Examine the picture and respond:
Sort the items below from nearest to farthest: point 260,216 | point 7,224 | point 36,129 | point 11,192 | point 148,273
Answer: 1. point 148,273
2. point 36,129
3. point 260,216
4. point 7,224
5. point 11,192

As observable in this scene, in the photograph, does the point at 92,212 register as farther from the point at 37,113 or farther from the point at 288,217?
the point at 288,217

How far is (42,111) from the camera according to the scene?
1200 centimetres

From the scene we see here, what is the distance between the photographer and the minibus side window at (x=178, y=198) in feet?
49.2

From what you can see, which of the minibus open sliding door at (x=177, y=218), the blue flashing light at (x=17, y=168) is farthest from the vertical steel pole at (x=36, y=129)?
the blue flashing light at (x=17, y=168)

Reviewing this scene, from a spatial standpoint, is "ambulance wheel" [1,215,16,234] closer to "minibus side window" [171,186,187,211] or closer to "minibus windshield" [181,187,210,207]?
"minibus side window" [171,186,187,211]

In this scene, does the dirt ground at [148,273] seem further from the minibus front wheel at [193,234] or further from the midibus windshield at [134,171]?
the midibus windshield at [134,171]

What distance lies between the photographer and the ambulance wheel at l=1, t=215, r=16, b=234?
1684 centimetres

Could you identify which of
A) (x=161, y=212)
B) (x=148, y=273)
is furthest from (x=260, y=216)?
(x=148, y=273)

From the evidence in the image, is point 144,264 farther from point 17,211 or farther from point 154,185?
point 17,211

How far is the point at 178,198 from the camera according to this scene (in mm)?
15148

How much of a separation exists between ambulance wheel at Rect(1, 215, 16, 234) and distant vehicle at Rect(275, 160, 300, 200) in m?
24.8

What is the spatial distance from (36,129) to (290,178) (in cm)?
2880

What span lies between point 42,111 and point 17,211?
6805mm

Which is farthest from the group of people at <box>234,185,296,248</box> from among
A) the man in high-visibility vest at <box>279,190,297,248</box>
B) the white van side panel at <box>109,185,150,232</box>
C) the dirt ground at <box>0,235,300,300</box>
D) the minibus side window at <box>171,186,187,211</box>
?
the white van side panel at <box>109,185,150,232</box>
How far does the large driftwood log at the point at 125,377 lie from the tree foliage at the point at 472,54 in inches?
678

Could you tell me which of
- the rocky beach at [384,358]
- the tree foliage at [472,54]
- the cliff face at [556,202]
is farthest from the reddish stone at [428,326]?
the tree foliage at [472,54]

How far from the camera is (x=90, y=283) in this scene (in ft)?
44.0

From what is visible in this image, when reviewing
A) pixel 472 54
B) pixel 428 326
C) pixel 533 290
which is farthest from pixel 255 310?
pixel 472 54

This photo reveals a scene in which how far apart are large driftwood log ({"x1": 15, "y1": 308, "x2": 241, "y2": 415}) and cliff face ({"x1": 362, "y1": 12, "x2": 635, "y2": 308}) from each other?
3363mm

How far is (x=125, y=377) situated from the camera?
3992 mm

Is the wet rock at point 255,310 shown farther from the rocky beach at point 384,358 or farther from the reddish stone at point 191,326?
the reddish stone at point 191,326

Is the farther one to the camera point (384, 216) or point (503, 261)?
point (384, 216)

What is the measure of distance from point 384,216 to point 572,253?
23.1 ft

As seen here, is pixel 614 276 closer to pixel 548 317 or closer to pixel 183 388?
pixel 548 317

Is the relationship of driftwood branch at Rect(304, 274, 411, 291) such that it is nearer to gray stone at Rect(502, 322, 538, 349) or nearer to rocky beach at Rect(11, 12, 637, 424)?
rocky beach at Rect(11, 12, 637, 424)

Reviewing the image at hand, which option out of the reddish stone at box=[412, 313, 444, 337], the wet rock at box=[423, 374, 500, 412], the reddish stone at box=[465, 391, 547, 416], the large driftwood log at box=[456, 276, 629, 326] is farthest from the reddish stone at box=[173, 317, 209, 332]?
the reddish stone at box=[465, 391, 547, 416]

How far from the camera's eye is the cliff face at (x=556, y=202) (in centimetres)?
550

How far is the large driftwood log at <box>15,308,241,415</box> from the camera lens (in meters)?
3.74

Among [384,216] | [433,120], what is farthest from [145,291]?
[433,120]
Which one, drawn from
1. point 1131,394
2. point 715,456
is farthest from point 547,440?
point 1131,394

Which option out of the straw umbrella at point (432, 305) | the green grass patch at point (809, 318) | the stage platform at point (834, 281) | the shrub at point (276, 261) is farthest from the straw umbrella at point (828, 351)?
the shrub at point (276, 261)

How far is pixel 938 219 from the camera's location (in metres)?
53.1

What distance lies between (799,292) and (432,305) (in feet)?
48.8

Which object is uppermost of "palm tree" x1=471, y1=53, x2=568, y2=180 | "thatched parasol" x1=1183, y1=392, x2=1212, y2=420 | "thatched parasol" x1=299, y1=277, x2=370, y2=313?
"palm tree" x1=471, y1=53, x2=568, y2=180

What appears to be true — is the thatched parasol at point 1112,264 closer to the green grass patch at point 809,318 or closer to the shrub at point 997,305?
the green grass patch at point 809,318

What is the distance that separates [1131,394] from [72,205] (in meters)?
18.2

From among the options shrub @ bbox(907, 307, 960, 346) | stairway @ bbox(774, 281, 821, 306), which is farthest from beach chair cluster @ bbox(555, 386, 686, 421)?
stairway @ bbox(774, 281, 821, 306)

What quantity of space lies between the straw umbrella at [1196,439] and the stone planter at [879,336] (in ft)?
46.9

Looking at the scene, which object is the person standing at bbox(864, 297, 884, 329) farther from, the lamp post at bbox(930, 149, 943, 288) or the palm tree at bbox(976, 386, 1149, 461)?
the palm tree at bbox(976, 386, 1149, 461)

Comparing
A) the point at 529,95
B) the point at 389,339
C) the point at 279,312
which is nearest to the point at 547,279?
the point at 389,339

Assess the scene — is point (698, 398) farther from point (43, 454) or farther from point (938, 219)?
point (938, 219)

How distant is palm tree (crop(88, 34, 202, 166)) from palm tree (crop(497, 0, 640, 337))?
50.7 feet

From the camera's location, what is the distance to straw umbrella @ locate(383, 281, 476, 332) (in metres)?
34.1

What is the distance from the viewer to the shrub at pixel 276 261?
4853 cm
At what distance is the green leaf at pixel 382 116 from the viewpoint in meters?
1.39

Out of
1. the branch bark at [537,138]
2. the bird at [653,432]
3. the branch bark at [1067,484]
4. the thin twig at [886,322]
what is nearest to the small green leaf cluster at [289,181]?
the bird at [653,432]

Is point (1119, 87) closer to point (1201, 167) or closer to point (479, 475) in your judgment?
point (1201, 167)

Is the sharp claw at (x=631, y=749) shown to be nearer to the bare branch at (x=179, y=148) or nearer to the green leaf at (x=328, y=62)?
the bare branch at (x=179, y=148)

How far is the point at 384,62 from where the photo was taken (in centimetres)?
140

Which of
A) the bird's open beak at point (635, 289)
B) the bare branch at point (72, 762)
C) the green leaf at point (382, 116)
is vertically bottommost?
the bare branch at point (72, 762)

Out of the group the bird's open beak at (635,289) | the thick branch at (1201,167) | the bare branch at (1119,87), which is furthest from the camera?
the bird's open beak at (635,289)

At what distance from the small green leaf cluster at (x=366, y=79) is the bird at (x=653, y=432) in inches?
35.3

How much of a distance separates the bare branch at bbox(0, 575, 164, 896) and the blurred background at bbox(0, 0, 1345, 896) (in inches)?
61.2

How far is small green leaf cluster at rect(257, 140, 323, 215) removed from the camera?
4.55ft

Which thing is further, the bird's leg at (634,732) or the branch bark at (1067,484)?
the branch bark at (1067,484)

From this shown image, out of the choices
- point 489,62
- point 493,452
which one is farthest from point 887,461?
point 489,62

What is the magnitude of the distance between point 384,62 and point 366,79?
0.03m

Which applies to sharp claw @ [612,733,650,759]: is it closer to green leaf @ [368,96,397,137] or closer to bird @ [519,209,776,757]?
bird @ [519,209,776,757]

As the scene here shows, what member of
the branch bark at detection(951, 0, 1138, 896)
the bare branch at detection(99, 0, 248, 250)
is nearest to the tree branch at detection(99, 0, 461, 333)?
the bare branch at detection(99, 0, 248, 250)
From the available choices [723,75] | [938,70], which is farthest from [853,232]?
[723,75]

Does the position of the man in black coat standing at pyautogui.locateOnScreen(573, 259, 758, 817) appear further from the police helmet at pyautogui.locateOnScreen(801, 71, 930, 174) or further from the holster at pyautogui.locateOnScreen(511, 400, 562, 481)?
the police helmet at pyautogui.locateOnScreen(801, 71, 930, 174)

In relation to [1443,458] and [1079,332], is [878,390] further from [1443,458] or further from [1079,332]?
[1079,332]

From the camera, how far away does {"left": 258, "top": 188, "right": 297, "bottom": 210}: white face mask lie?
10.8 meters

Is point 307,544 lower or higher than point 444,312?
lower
----
• Task instructions
Starting at the first of the lines above and ending at the line that contains "1200 centimetres", change "camera" to "viewer" and give only those lines back, otherwise unchanged.

• Answer
Examine the picture and respond:
Sort the items below from nearest to farthest: point 260,216 | point 7,224 | point 36,129 | point 11,192 | point 148,273
Answer: 1. point 148,273
2. point 36,129
3. point 260,216
4. point 7,224
5. point 11,192

As observable in this scene, in the photograph, does the point at 92,212 register as farther from the point at 37,113 or farther from the point at 288,217?
the point at 288,217

How far is (42,111) from the viewer according to the scene?
1200 centimetres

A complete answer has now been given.